#### WORK ORDER
Make an exact copy of the entries below and leave any picture out of it.

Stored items
########

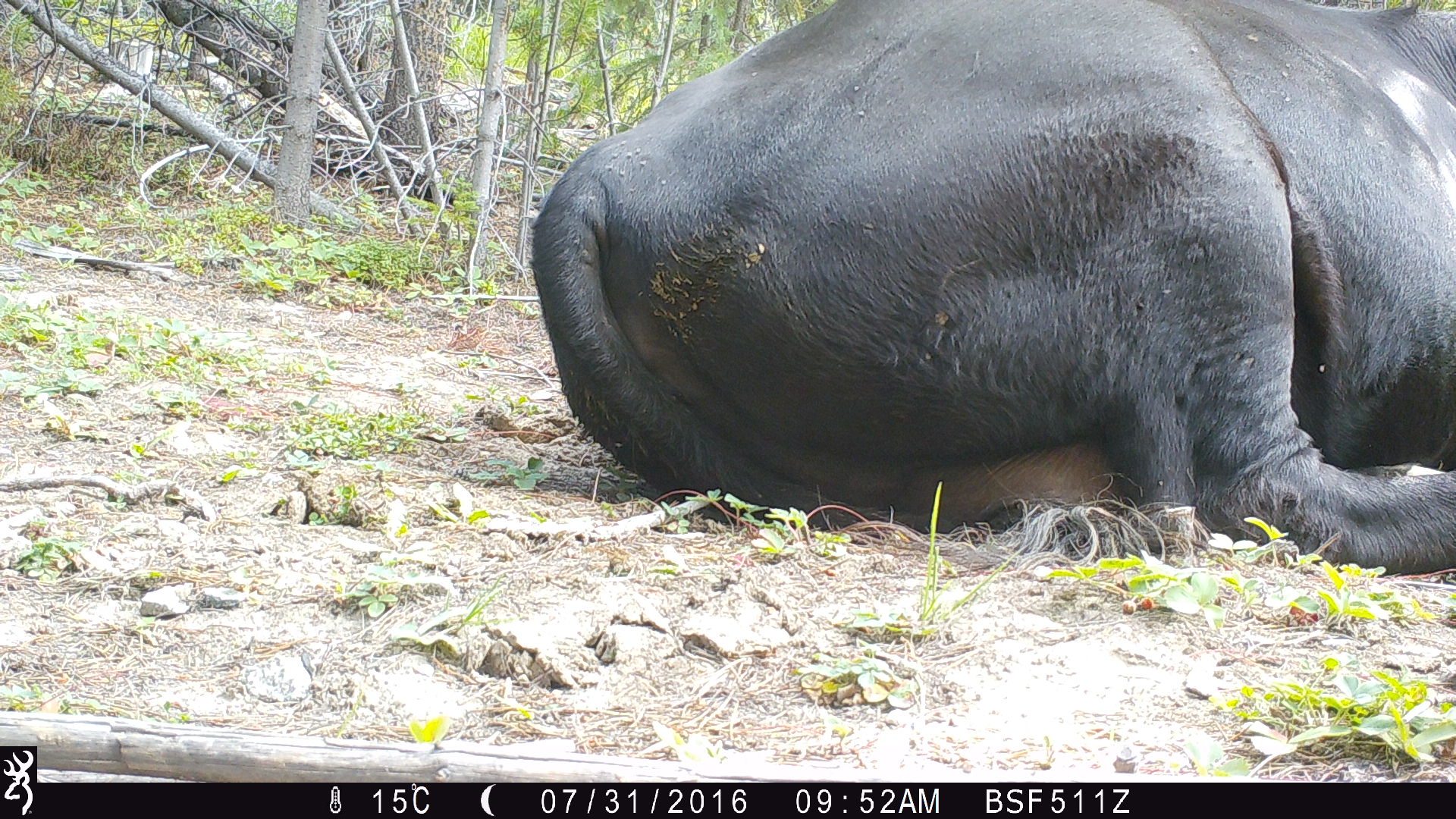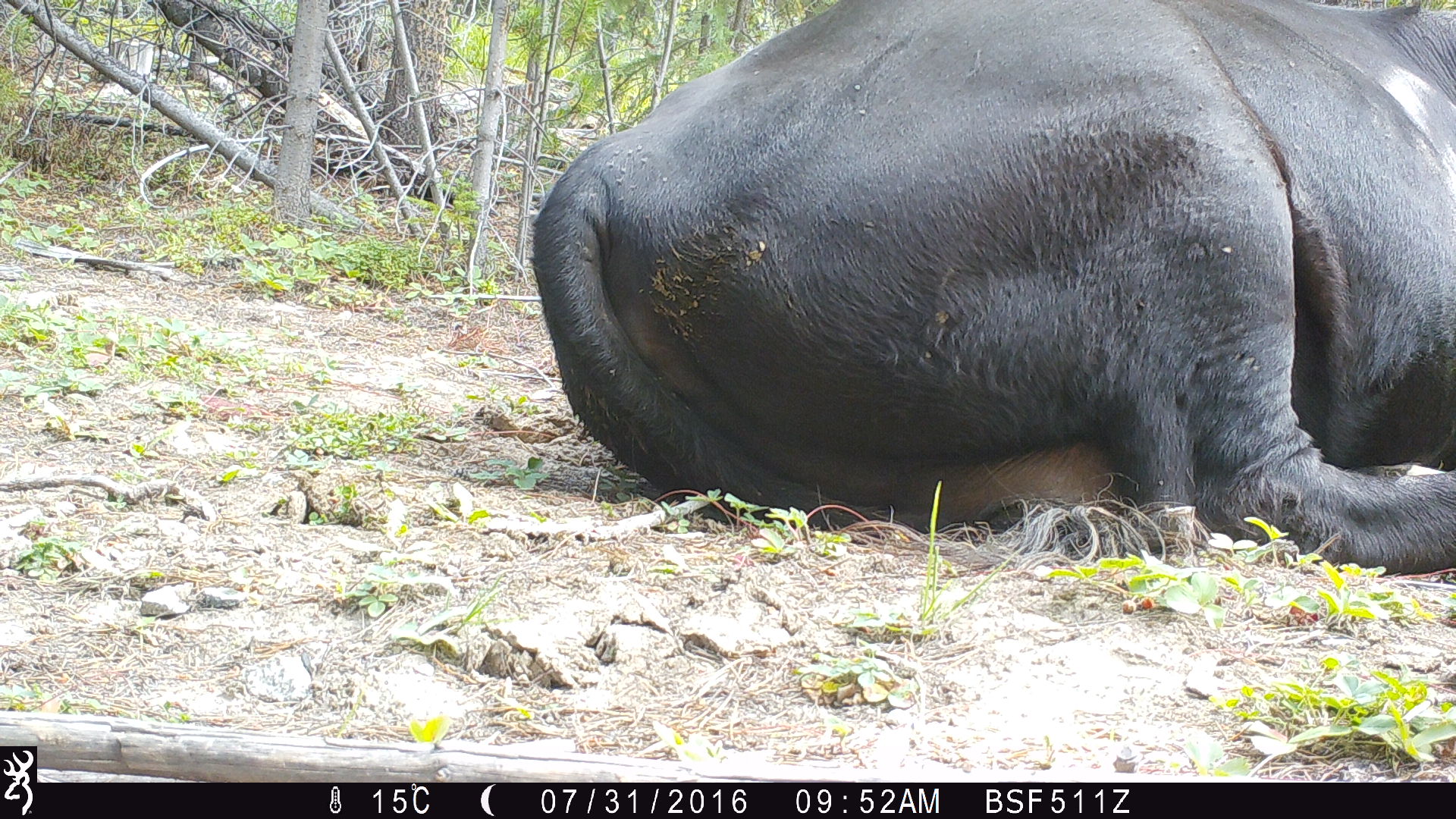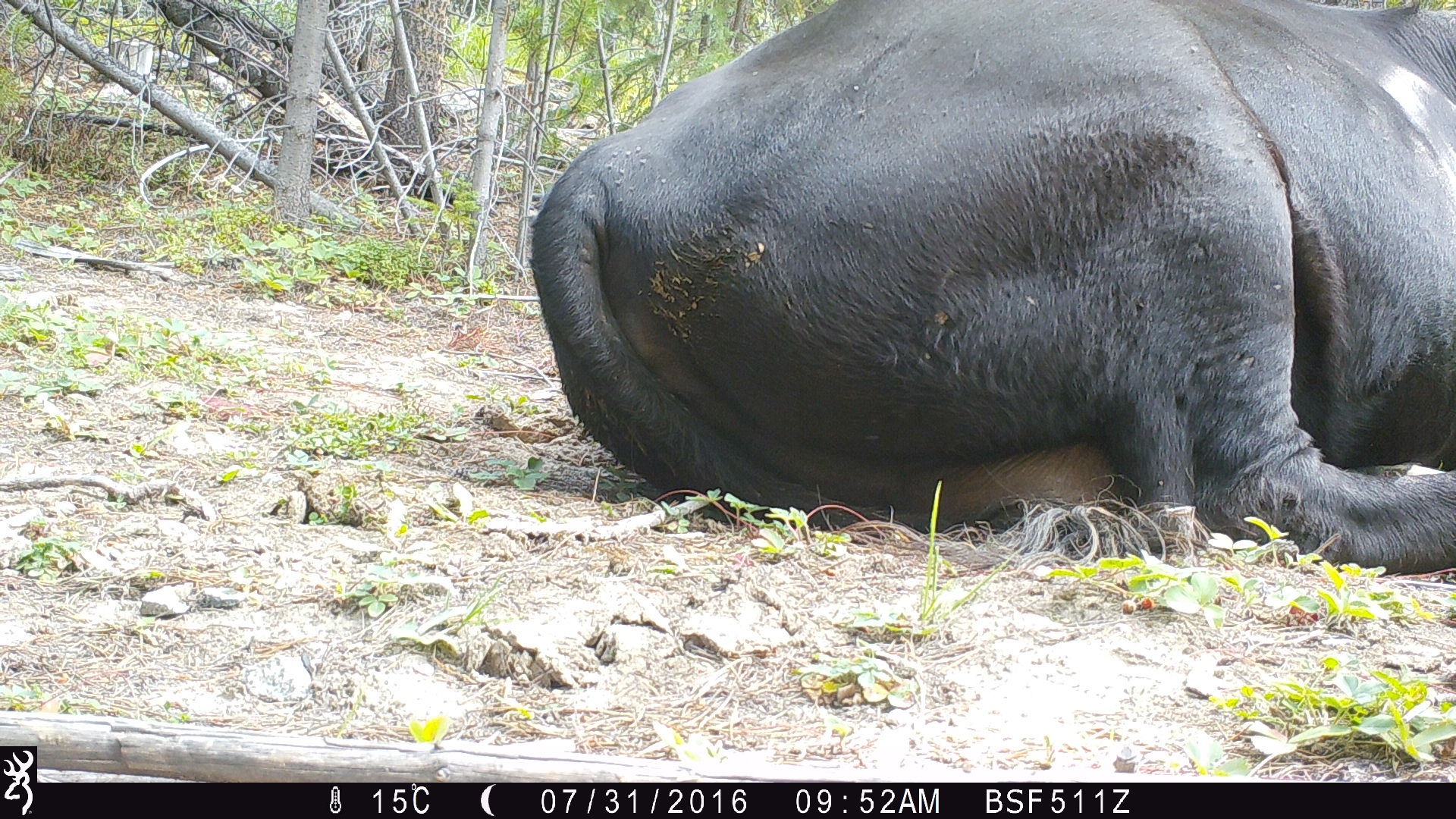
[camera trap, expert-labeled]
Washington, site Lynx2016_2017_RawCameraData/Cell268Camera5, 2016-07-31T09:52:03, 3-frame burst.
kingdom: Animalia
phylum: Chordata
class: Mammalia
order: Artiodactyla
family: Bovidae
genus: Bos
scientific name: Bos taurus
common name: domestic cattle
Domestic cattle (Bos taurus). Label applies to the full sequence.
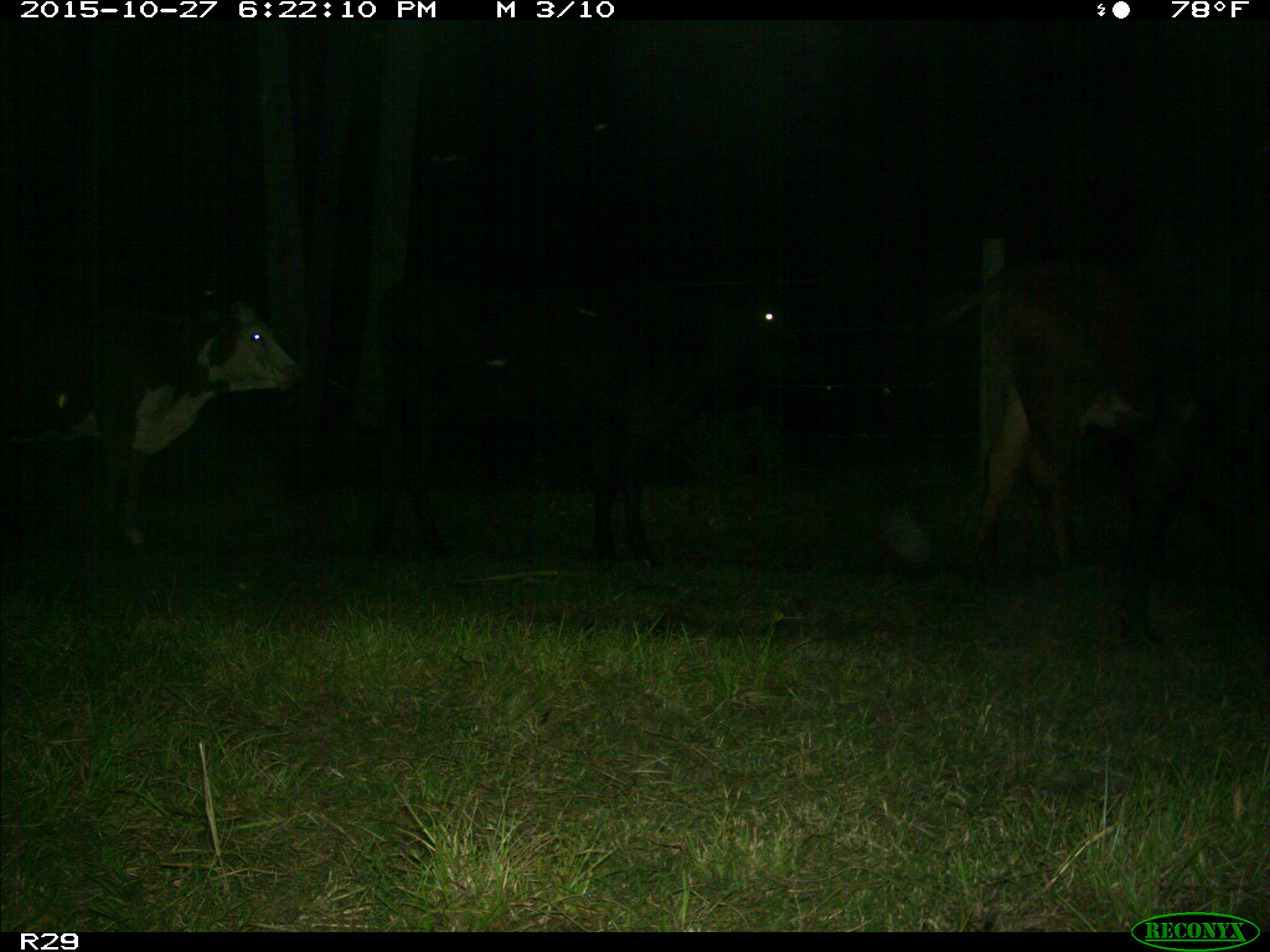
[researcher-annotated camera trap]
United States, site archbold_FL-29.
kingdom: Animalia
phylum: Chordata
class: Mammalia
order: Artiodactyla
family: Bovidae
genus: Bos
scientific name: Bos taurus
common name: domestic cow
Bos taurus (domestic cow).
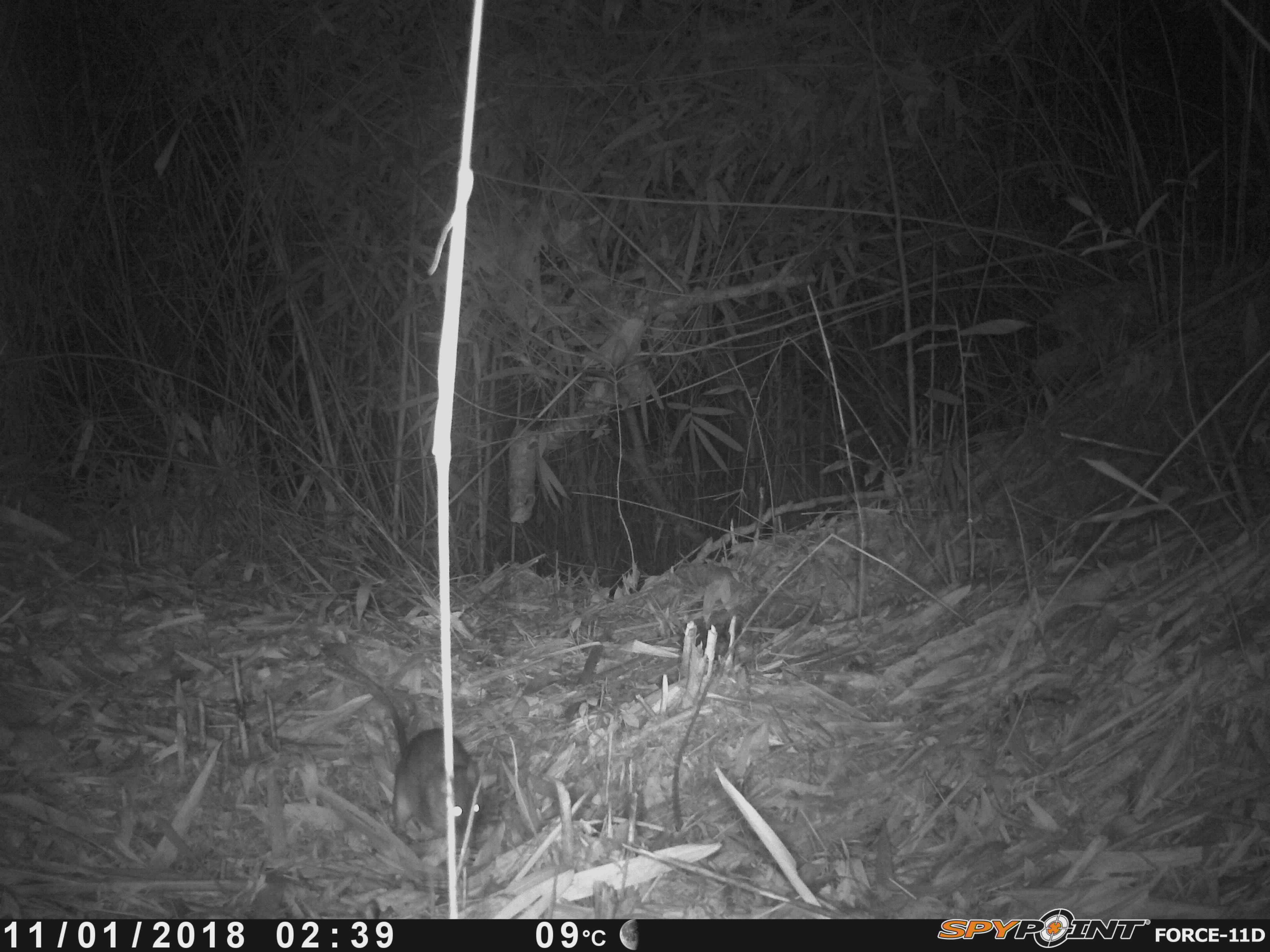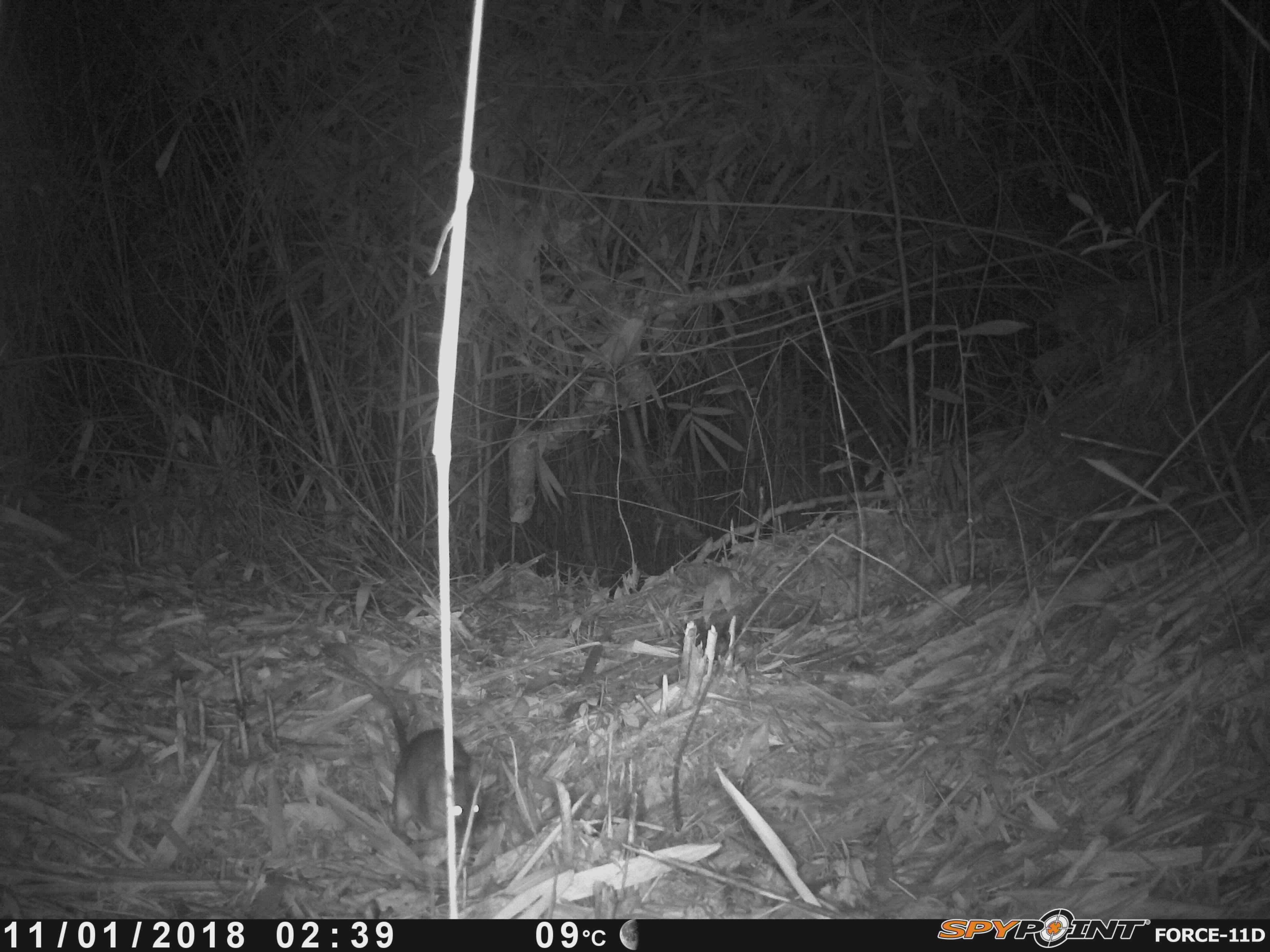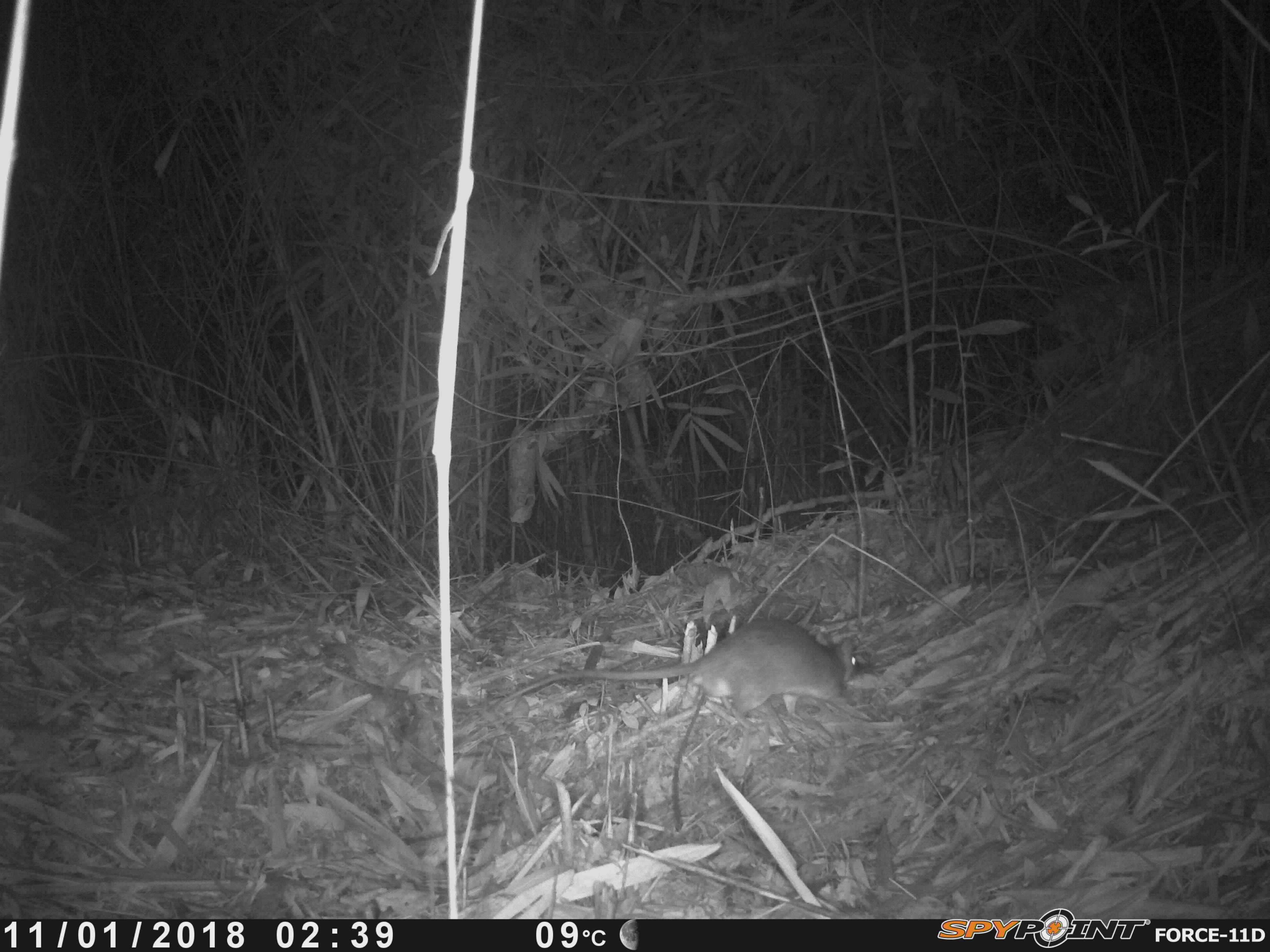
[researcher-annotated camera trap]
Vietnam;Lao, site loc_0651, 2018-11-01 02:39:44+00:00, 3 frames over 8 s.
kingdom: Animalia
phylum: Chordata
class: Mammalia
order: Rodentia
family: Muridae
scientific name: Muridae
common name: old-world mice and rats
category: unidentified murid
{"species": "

########

#### RESPONSE TO THE TASK
[camera trap, expert-labeled]
Washington, site Lynx2016_2017_RawCameraData/Cell268Camera5, 2016-07-31T09:52:03, 3-frame burst.
kingdom: Animalia
phylum: Chordata
class: Mammalia
order: Artiodactyla
family: Bovidae
genus: Bos
scientific name: Bos taurus
common name: domestic cattle
Domestic cattle (Bos taurus). Label applies to the full sequence.
[researcher-annotated camera trap]
United States, site archbold_FL-29.
kingdom: Animalia
phylum: Chordata
class: Mammalia
order: Artiodactyla
family: Bovidae
genus: Bos
scientific name: Bos taurus
common name: domestic cow
Bos taurus (domestic cow).
[researcher-annotated camera trap]
Vietnam;Lao, site loc_0651, 2018-11-01 02:39:44+00:00, 3 frames over 8 s.
kingdom: Animalia
phylum: Chordata
class: Mammalia
order: Rodentia
family: Muridae
scientific name: Muridae
common name: old-world mice and rats
category: unidentified murid
{"species": "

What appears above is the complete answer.